Ci sono poi le “cicatrici”, Nadab, di Alessio Cupelli, in un lavoro realizzato con l’Ong Intersos per raccontare la diaspora dei migranti lungo la rotta balcanica; la tragedia umanitaria in Sud Sudan negli scatti di Fabio Bucciarelli; le «cose che devono essere semplicemente viste» del collettivo Noor o le “memorie sospese” di Ylenia Bruzzese. Emanuele Satolli scatto dopo scatto narra in presa diretta la battaglia di Mosul, l’ex “capitale” irachena del Daesh, liberata dall’esercito nei mesi scorsi. Il fotografo italiano è riuscito a penetrare più volte dentro la roccaforte dello Stato islamico e come reporter embedded tra le truppe irachene, ha fotografato la liberazione della città, con i civili ancora terrorizzati e con un futuro ancora tutto da scrivere. «Dal 16 ottobre 2016, quando il Primo ministro iracheno Haider al-Abadi ha dato il via alle operazioni militari per riconquistare la città di Mosul sotto il controllo del Daesh dal giugno 2014, migliaia di civili sono stati costretti a fuggire dalle loro case per trovare riparo nei campi profughi – ricorda Satolli –. Molti altri sono rimasti intrappolati in città dove i combattenti del Daesh attaccavano in maniera indiscriminata, con colpi di mortaio ed esplosivi, sparando deliberatamente sui residenti in fuga. Militanti che usavano le persone come scudi umani e li imprigionano nelle loro case, mentre incursioni aeree da parte della coalizione capeggiata dagli Stati Uniti distruggevano intere abitazioni». Un lavoro pubblicato dal Time e scelto dal gruppo Grin dei photoeditor italiani per l’edizione di quest’anno del Premio Ponchielli e che nei prossimi mesi sarà in mostra a Milano, in maniera più completa, al Forma di via Meravigli.

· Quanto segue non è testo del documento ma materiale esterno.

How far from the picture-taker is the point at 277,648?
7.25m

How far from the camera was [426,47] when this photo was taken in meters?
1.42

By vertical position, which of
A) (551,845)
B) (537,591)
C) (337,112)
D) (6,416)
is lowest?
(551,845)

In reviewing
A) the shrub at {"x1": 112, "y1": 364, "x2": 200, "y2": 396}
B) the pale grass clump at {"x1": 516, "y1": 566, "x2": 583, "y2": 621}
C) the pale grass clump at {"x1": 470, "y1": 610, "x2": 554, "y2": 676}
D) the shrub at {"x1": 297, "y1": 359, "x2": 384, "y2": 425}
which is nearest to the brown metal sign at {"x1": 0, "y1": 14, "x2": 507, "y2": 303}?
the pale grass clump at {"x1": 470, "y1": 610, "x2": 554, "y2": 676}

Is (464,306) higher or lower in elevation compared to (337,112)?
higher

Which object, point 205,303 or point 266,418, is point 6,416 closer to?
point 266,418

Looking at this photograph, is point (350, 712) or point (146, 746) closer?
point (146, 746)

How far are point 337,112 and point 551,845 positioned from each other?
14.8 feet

Le foto di Satolli e di tanti altri fotografi qui a Lodi sono una risposta alla “crisi” del fotogiornalismo: «Di fronte a una sovrapproduzione di immagini che tende a banalizzare il valore della fotografia, la sfida è di riuscire a rendere il proprio lavoro unico, anche quando nello stesso posto ci sono più fotografi o tante persone con un telefonino – dice Satolli –. Penso che ci sia sempre spazio per chi crede nel dovere e nella forza del racconto, per chi dà “voce” alla storia che si compie davanti ai nostri occhi. Con il giusto distacco, ma senza cadere al puro cinismo. La freddezza, senza perdere la tenerezza». Rispetto all’effimero delle milioni di foto che si aggiungono ogni giorno sul web, ecco una fotografia – è proprio lo “slogan” del festival – che «parla alle coscienze». E le scuote.